**WHAT THE TASK REQUIRES**
Reproduce the following data line for line, with no changes.

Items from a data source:
== == ==
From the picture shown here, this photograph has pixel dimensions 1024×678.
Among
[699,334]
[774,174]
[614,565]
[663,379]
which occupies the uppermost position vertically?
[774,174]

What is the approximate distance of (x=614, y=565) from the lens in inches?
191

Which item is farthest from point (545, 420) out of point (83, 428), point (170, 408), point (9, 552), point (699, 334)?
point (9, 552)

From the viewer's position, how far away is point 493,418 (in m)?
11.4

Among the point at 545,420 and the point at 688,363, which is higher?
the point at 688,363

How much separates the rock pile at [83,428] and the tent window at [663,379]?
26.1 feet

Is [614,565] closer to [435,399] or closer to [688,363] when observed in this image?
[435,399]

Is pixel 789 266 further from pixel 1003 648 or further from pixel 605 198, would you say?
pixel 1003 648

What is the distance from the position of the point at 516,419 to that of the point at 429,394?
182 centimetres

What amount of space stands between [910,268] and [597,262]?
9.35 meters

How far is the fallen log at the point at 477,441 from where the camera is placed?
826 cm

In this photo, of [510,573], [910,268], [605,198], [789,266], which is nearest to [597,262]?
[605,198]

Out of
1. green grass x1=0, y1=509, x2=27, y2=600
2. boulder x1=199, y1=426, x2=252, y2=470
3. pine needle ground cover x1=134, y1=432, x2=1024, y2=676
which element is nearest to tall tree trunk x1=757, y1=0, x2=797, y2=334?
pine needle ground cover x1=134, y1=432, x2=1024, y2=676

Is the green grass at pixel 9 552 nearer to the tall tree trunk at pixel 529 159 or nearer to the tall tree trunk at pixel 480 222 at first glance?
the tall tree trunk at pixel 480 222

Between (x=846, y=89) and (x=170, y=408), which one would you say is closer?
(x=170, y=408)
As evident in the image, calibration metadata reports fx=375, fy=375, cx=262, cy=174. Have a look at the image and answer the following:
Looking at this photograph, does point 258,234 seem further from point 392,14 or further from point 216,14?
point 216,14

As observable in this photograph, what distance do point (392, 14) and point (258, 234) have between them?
== == ==
**COMPLETE OUTPUT**
From the picture shown here, this photograph has pixel dimensions 1024×678.
Among
[699,334]
[774,174]
[614,565]
[663,379]
which occupies the uppermost position vertically?
[774,174]

What is the approximate distance of (x=614, y=565) from the lens in inches?
191

Which item is farthest from point (545, 420) out of point (83, 428), point (170, 408), point (9, 552), point (699, 334)?
point (9, 552)

From the viewer's position, how far away is point 493,418 (in m)?
11.4

Among the point at 545,420 and the point at 688,363, which is higher?
the point at 688,363

How much separates the rock pile at [83,428] and the tent window at [663,379]?
26.1 feet

Is [614,565] closer to [435,399] or closer to [688,363] when observed in this image?
[435,399]

Is pixel 789 266 further from pixel 1003 648 or further from pixel 605 198, would you say?
pixel 1003 648

What is the distance from the position of the point at 516,419 to that of the point at 429,394?
182 centimetres

What amount of space stands between [910,268] and [597,262]?
9.35 meters

How far is the fallen log at the point at 477,441 from where the camera is placed?
826 cm

In this photo, of [510,573], [910,268], [605,198], [789,266], which is nearest to [597,262]?
[605,198]

Out of
1. green grass x1=0, y1=509, x2=27, y2=600
2. boulder x1=199, y1=426, x2=252, y2=470
3. pine needle ground cover x1=134, y1=432, x2=1024, y2=676
which element is nearest to tall tree trunk x1=757, y1=0, x2=797, y2=334?
pine needle ground cover x1=134, y1=432, x2=1024, y2=676

Is the green grass at pixel 9 552 nearer to the tall tree trunk at pixel 529 159 or nearer to the tall tree trunk at pixel 480 222 at first glance?
the tall tree trunk at pixel 480 222

Between (x=846, y=89) and (x=170, y=408), which one would you say is closer?
(x=170, y=408)
As evident in the image, calibration metadata reports fx=375, fy=375, cx=262, cy=174. Have a look at the image and answer the following:
Looking at this photograph, does point 258,234 seem further from point 392,14 or further from point 216,14?
point 216,14

As observable in this photograph, what distance do point (392, 14) and point (258, 234) have between them?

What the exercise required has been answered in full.